Il marque une pause puis me lance un regard plein de compassion.

- Hyujin était dans la manigance ?

Je soupire.

- Non. Je le crois, mais… il savait certaines choses. Je dois en discuter avec lui.

- D’accord. Tant mieux. Il arrivera à passer au pouvoir ?

- Oui, j’ai confiance en lui. Il ne devrait pas avoir trop de difficultés. Enfin… j’espère.

- Bon, très bien. Je te laisse le rejoindre, alors.

- Oui, merci, Père.

Il me sourit et sans un mot, me pousse vers la sortie du pavillon central.

* * *

Hyujin m’attend sous un cerisier, les yeux rivés vers le sol. Quand je m’approche, il relève la tête et me sourit faiblement.

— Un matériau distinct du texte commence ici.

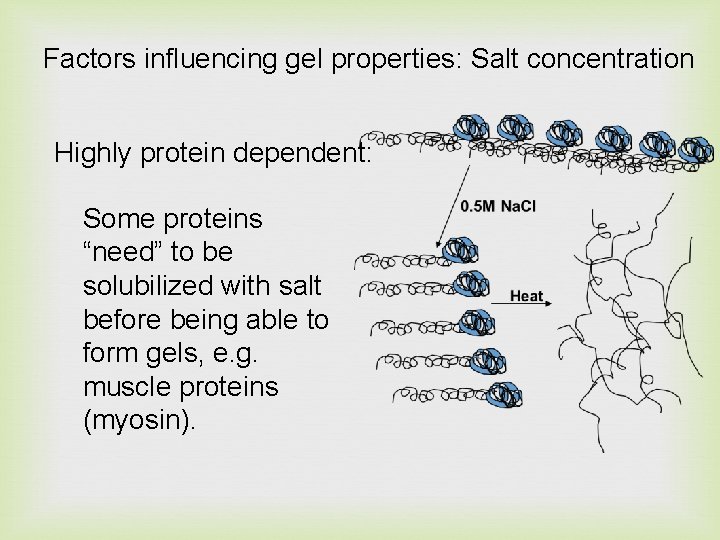 Factors influencing gel properties: Salt concentration

Highly protein dependent:

Some proteins “need” to be solubilized with salt before being able to form gels, e.g. muscle proteins (myosin).

0.5M NaCl

Heat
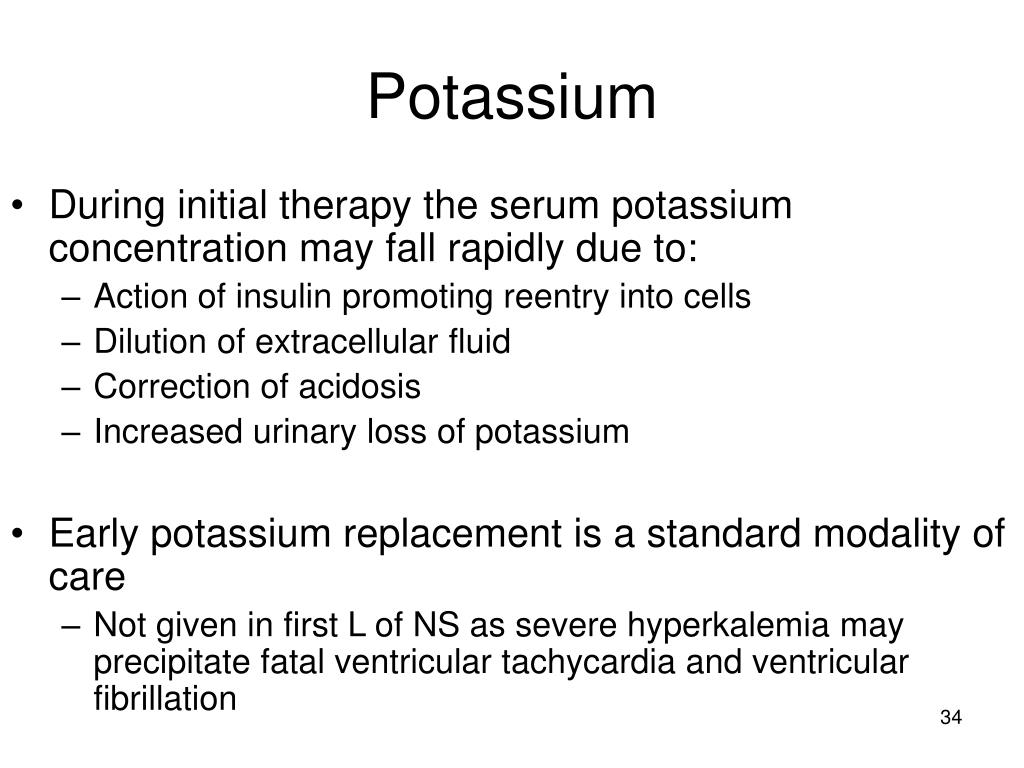 Potassium

• During initial therapy the serum potassium concentration may fall rapidly due to:
– Action of insulin promoting reentry into cells
– Dilution of extracellular fluid
– Correction of acidosis
– Increased urinary loss of potassium

• Early potassium replacement is a standard modality of care
– Not given in first L of NS as severe hyperkalemia may precipitate fatal ventricular tachycardia and ventricular fibrillation

34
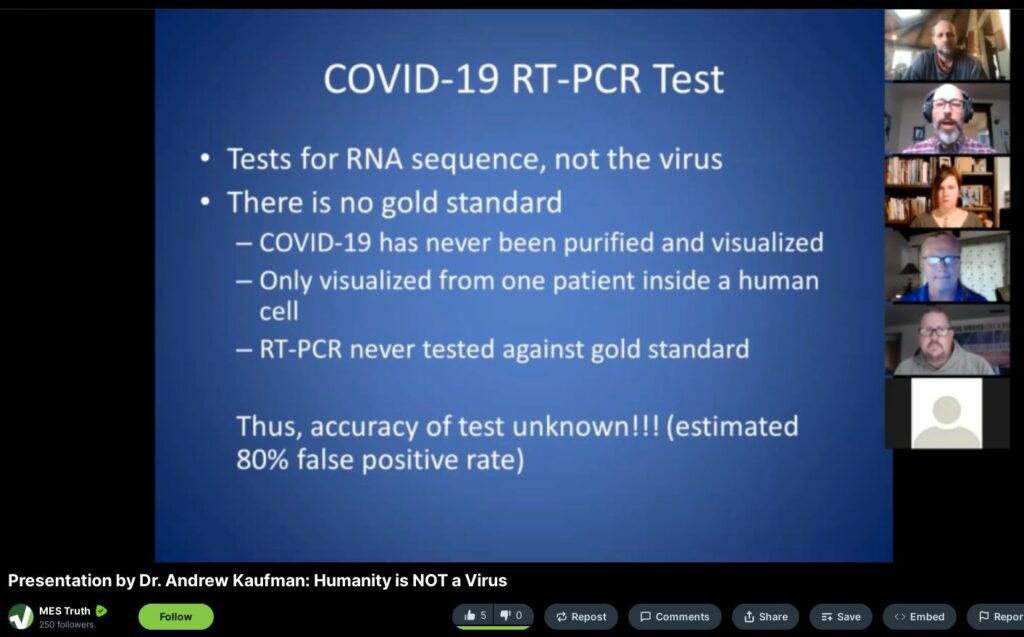 COVID-19 RT-PCR Test

• Tests for RNA sequence, not the virus
• There is no gold standard
– COVID-19 has never been purified and visualized
– Only visualized from one patient inside a human cell
– RT-PCR never tested against gold standard

Thus, accuracy of test unknown!!! (estimated 80% false positive rate)

Presentation by Dr. Andrew Kaufman: Humanity is NOT a Virus

MES Truth
250 followers
Follow
5
0
Repost
Comments
Share
Save
Embed
Repor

- Il faut qu’on parle, lancé-je.

- Oui.

- Je veux que tu m’expliques tout. Tout ce que tu savais, tout ce que tu soupçonnais. Ne me mens pas, je veux connaître la vérité. N’omets pas de me dire des choses.

Il pousse un soupir et hésite avant d’opiner du chef.

- D’accord.

Pourtant, il ne dit rien. Il continue de regarder le sol comme si sa vie en dépendait.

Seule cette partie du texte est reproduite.